C++ Logo

std-discussion

Advanced search

Re: Is it valid use reinterpret_cast to form pointer to object?

From: Lénárd Szolnoki <cpp_at_[hidden]>
Date: Tue, 01 Aug 2023 07:57:53 +0200
On 1 August 2023 03:42:46 CEST, Thiago Macieira via Std-Discussion <std-discussion_at_[hidden]> wrote:
>On Monday, 31 July 2023 17:21:06 PDT Ville Voutilainen wrote:
>> I don't understand why start_lifetime_as is brought up in this
>> discussion, and where that paper shows
>> the example in the beginning of the thread being UB.
>
>I think it was incorrectly brought up. The answer to the OP is that
>std::launder() is required because a std::byte array and T aren't pointer-
>interconvertible, presuming one new or std::construct_at have been done to
>actually start the lifetime of a T.
>
>However, it was brought up and I read the paper, then I pointed my objections.
>
>> start_lifetime_as
>> convinces the language that a bag of representation bits
>> are a valid object of trivial type.
>
>The paper specifically says that it convinces the language that the lifetime
>starts now, not that it had already started and you're just forming a pointer
>to it.
>
>> But the example in the
>> thread-starting message is not like that at all, it does a placement
>> new of a T object into a storage location, and then separately obtains
>> a pointer to T into that same storage location.
>> If the status quo wording somewhere says that's UB, then we should
>> have an almost trivial issue submission saying "surely not".
>
>I agree with you, but the paper implies it is UB. The language for
>[basic.compound]/4 seems to confirm that.
>
>"If two objects are pointer-interconvertible, then they have the same address,
>and it is possible to obtain a pointer to one from a pointer to the other via
>a reinterpret_cast ([expr.reinterpret.cast])."
>
>Strictly speaking, this is an "if" (sufficient condition), not "if and only if"
>(sufficient and necessary). That means there could be other conditions under
>which reinterpret_cast can be used on pointers without causing UB, but the
>language here strongly implies it is a requirement. Though nothing in
>[expr.reinterpret.cast] corroborates.

That's incorrect. The wording says that the pointer value remains unchanged, that is it still points to the storage. Nothing says that it would point to the object created with new. This is why you need launder here.

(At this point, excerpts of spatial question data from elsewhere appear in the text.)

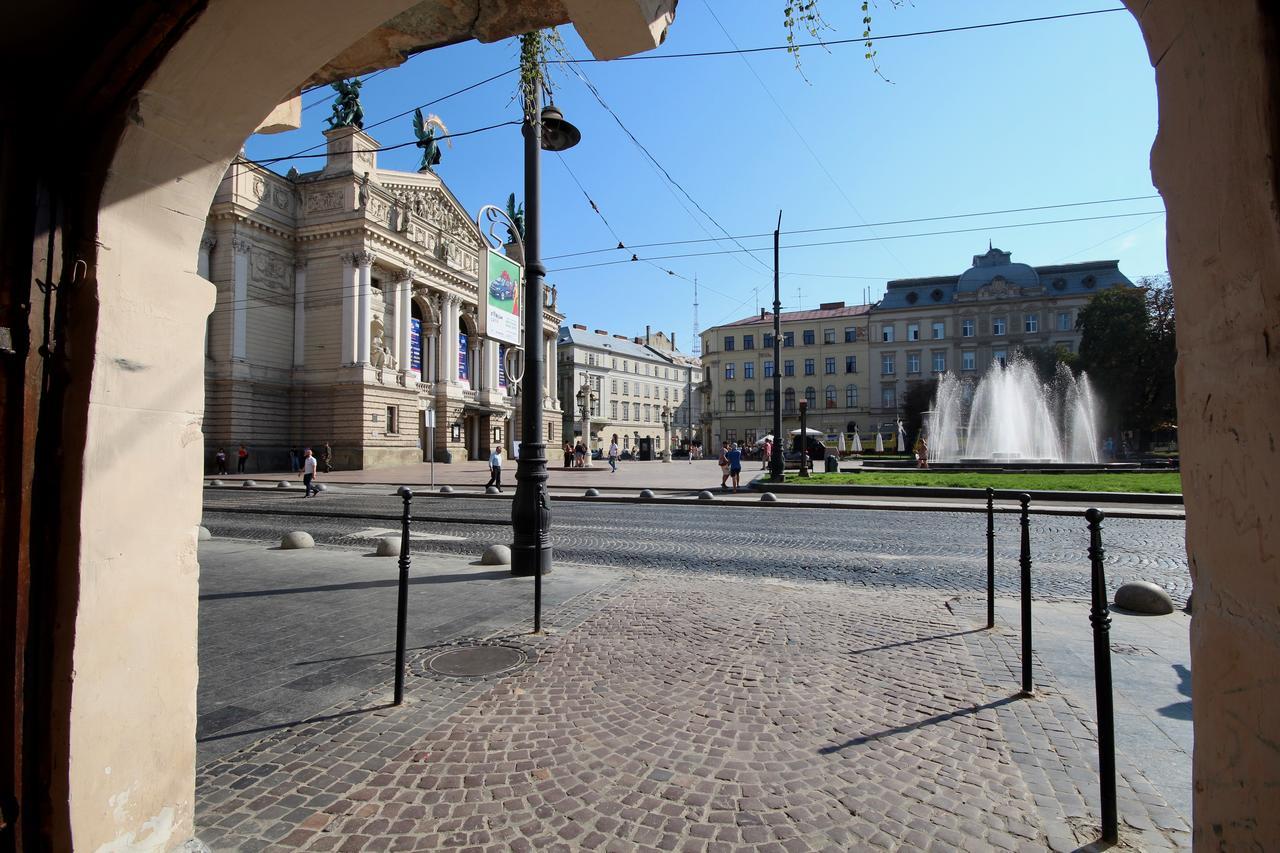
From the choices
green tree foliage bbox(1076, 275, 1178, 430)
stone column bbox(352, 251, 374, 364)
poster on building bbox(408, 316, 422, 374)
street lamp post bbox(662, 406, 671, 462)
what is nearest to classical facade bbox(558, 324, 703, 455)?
street lamp post bbox(662, 406, 671, 462)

The need for launder is much more clear regarding compiler optimisations if the same storage is used to hold different objects during its lifetime. But you technically need it when the storage only ever holds a single object.

>
>> That should also have nothing to do with start_lifetime_as, because
>> that placement-new plus the later address-obtaining and use
>> should work even for non trivial types, for any T, regardless of
>> whether trivial or complex, so start_lifetime_as doesn't solve
>> any problems here anyway.
>
>Agreed but in this case start_lifetime_as wouldn't be the solution either. If
>the object's lifetime has already started, then it should be std::launder
>instead or (as you and I seem to agree) reinterpret_cast.
>
>> > But the standard also says that memcpy() is allowed to implicitly create
>> > objects, something this paper even reminds us of. Since any read() implies
>> > a memcpy() from some other storage, I argue that the object's lifetime
>> > was already started.
>>
>> Well, there's a limited bunch of special functions that the standard
>> recognizes as implicit-lifetime-starting.
>> malloc is one of them, memcpy is another, but not all operations that
>> copy memory are in that bunch.
>
>True, but I argue that this is the very case where it is implicitly starting a
>lifetime, because it is copying a full object whose lifetime was previously
>started elsewhere onto this buffer.
>
>> That's why we need start_lifetime_as, to be able to provide an escape
>> hatch to communicate to the language
>> that such a special operation is in play, even though the standard
>> doesn't explicitly recognize it as such,
>> and that also makes that bunch extensible.
>
>I understand what you're saying, but I only agree in very limited
>circumstances, for automatic or static storage buffers. For dynamic storage,
>you obtained such using malloc() or an equivalent platform-specific blessed
>function (mmap, brk) and/or copied an extant object there with memcpy().
>
>Even for automatic and static storage buffers, I am arguing that read(),
>recv(), recvfrom(), recvmsg() perform a memcpy() from an unseen storage of an
>extant object that was previously write()ten. I also argue that mmap() does
>such a memcpy() too, like a lot of other functions do. Therefore, this should
>not be UB:
>
> struct sockaddr_storage buf;
> socklen_t len = sizeof(buf);
> getsockname(sockfd, reinterpret_cast<sockaddr *>(&buf), &len);
> if (buf.ss_family == AF_INET)
> do_inet(reinterpret_cast<sockaddr_in *>(buf));
> else if (buf.ss_family == AF_INET6)
> do_inet6(reinterpret_cast<sockaddr_in6 *>(buf));
>
>I advise that people to just use a union here and benefit from the common
>initial sequence rule, but the language of pointer-interconvertibility and the
>fact that getsockname() performed a memcpy() from such a union type means the
>code above must not be UB.
>
>The actual implementation inside the Linux kernel does not have the union. It
>does however start the lifetime of a sockaddr_in or sockaddr_in6 object (using
>the C language rules for that) then memcpy()s onto your buffer, so
>std::launder() would be correct. The FreeBSD implementation is even more
>explicit by using malloc()
>https://github.com/freebsd/freebsd-src/blob/main/sys/netinet/in_pcb.c#L1832

Received on 2023-08-01 05:58:00